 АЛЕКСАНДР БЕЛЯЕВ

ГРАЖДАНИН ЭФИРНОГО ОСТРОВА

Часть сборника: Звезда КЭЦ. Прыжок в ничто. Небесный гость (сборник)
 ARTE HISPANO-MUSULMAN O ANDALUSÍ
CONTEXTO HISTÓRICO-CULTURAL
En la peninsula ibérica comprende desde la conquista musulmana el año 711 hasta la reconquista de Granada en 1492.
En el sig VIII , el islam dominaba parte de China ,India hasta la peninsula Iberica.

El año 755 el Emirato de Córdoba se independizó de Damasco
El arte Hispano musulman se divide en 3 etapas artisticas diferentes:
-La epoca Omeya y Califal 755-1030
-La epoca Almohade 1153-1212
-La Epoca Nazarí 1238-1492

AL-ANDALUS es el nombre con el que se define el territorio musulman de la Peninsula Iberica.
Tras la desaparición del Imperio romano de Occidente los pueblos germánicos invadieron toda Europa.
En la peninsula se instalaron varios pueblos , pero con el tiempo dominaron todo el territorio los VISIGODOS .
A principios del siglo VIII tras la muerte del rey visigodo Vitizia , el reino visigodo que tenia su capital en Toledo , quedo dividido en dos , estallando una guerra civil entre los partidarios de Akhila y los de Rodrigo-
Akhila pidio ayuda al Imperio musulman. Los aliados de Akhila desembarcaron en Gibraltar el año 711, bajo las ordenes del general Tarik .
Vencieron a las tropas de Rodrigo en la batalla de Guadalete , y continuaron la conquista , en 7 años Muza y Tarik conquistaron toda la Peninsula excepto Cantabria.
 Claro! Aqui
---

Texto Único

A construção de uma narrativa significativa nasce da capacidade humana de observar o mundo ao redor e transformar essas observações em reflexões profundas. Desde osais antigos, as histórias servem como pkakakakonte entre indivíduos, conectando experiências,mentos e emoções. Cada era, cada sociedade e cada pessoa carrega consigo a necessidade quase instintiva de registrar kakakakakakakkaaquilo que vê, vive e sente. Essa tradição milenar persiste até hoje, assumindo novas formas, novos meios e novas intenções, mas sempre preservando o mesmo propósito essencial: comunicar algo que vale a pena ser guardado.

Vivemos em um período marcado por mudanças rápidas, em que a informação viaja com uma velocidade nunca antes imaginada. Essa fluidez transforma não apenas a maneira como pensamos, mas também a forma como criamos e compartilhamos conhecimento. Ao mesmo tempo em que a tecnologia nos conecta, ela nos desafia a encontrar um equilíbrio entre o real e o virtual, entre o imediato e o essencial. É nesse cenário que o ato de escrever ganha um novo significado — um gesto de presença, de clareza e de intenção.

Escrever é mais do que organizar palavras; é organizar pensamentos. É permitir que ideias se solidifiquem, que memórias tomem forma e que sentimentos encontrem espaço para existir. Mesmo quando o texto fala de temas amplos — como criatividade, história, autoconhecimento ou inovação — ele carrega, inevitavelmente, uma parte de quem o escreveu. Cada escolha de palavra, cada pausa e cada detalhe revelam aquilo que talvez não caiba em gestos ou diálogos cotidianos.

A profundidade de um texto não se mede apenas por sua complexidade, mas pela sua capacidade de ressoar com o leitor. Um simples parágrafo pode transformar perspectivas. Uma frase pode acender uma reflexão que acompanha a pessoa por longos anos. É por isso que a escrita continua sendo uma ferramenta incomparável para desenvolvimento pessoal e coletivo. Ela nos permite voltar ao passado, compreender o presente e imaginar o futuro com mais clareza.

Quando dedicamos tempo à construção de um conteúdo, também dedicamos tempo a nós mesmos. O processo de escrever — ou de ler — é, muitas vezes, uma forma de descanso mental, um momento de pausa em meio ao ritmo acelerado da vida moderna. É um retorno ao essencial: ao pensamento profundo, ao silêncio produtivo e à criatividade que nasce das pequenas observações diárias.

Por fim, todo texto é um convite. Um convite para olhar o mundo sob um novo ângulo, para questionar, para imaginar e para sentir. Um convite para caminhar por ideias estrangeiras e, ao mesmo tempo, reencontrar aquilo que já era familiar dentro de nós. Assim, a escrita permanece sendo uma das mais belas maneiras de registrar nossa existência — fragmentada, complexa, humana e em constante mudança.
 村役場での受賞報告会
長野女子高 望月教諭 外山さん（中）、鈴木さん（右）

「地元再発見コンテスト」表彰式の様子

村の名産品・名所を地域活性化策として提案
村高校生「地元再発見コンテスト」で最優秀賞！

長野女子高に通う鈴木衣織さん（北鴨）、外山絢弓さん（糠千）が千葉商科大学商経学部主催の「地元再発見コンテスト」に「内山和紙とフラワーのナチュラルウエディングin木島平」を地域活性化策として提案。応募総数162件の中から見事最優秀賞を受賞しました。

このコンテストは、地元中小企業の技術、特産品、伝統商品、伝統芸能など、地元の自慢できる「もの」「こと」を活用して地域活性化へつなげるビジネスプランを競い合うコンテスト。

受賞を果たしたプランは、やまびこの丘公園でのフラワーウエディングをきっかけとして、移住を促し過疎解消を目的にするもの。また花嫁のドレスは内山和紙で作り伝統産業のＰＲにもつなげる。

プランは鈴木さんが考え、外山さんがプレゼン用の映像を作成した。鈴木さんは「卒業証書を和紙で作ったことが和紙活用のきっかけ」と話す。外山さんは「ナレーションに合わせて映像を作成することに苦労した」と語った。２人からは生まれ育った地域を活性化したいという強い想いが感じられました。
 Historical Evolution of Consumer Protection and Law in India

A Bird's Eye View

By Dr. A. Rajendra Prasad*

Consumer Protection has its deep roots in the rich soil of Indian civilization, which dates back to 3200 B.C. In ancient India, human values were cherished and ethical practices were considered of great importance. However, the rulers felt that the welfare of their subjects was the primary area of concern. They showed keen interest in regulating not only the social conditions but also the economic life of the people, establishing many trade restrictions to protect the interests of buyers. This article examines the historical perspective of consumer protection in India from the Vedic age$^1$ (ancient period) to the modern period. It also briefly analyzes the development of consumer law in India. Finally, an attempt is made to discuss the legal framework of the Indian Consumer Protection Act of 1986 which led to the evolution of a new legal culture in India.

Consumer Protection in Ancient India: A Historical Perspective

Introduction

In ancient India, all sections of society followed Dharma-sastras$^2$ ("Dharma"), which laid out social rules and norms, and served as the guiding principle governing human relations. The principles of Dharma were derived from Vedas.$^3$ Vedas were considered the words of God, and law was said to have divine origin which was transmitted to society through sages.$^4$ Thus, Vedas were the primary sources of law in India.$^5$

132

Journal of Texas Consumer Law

..........

### WHAT YOU SHOULD DO
Each line from the first line of the listing through the line containing "En la peninsula se" must be set down exactly; no other line belongs in the answer.

### OUTPUT FOR THIS TASK
 АЛЕКСАНДР БЕЛЯЕВ

ГРАЖДАНИН ЭФИРНОГО ОСТРОВА

Часть сборника: Звезда КЭЦ. Прыжок в ничто. Небесный гость (сборник)
 ARTE HISPANO-MUSULMAN O ANDALUSÍ
CONTEXTO HISTÓRICO-CULTURAL
En la peninsula ibérica comprende desde la conquista musulmana el año 711 hasta la reconquista de Granada en 1492.
En el sig VIII , el islam dominaba parte de China ,India hasta la peninsula Iberica.

El año 755 el Emirato de Córdoba se independizó de Damasco
El arte Hispano musulman se divide en 3 etapas artisticas diferentes:
-La epoca Omeya y Califal 755-1030
-La epoca Almohade 1153-1212
-La Epoca Nazarí 1238-1492

AL-ANDALUS es el nombre con el que se define el territorio musulman de la Peninsula Iberica.
Tras la desaparición del Imperio romano de Occidente los pueblos germánicos invadieron toda Europa.
En la peninsula se instalaron varios pueblos , pero con el tiempo dominaron todo el territorio los VISIGODOS .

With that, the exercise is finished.